A force de trop jouer au fou, on le devient vraiment. C'est donc à cette conclusion de conte pour enfants qu'aboutit Shock Corridor. Seulement, Shock Corridor est très loin d'être un film pour enfants.
Shock Corridor, c'est une plongée dans le monde de la folie, où le spectateur boit la tasse autant que les personnages. C'est un film-choc, un film qui déstabilise toute notre confiance en ce qui nous entoure, et particulièrement qui nous force à revenir en arrière par crainte d'avoir imaginé ce que nous avons vu. C'est une preuve incontestable du talent de Samuel Fuller, dont les films à l'atmosphère pesante et aux acteurs suffocants de chaleur baignent dans l'hallucination et l'expérience sensorielle : on touche le film, on le sent, on sue avec les personnages dans cette folie fracassante.
Mais Shock Corridor ne serait rien sans la photographie de Stanley Cortez, dont les contrastes saisissants donnent au film tout son aura effrayante, et les mouvements de caméra glaciaux. On peut regretter les quelques images exotiques en couleurs qui rompent l'unité esthétique claustrophobe du film, mais cela n'entame pas beaucoup l'aspect terrifiant du film.

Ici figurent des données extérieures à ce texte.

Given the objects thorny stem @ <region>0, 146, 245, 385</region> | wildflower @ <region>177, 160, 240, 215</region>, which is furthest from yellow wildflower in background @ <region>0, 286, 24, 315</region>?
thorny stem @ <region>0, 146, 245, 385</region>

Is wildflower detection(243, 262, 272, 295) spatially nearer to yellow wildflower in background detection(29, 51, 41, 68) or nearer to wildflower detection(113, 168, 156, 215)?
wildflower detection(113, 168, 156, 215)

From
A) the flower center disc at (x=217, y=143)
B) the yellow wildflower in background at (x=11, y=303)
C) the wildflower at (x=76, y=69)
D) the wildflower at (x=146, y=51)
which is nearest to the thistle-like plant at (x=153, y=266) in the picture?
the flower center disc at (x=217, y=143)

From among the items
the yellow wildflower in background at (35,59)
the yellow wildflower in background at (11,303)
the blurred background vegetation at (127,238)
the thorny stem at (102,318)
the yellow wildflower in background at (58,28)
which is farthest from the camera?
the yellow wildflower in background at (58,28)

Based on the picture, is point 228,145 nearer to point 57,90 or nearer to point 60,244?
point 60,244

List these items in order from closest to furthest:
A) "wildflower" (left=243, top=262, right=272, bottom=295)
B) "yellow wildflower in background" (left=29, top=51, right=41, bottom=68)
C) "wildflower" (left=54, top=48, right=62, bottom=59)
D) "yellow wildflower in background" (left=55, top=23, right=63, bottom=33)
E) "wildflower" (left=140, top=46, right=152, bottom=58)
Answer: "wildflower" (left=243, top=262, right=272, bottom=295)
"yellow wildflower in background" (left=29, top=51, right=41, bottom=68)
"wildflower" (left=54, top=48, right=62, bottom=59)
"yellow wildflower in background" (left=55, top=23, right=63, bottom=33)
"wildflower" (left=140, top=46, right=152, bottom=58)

Ce qui doit être le plus terrifiant est que nous suivons le personnage principal et on s'identifie facilement à lui dans le cadre de l'enquête qu'il mène, et on est rassuré de le voir simuler la folie (il échoue dans le bureau du psychiatre quand machinalement il remet un tableau à l'horizontale, mais cela nous rassure cette fois de sa sanité). Ainsi, on s'égare en même temps que lui dans les abîmes de la folie, et si le cadre ne nous déstabilise pas totalement comme lui (et pourtant, pour une fois la voix-off est utile et nous plonge dans les pensées du héros comme si elles lui étaient étrangères et venaient du lointain), si nous ne devenons pas fous pour autant, le lien tissé entre nous et le héros se casse avec une violence inouïe, et notamment lorsqu'il est enfin parvenu à trouver ce qu'il cherchait - ce que nous cherchions, il fracasse le crâne du fou qui faisait son portrait, en hurlant : "that's not me !" Il a dès lors perdu toute faculté de jugement, il a perdu son identité dans le couloir de la folie. Shock Corridor ne nous remet pas en question nous-mêmes, comme on pourrait le prétendre pour bien des films, mais il nous bouleverse tellement, que nous ne pourrons jamais plus faire confiance aux personnages que nous suivons, aux films que nous voyons ou que nous croyons voir : à la fin de ce film, c'est presque comme si nous doutions que c'en était un.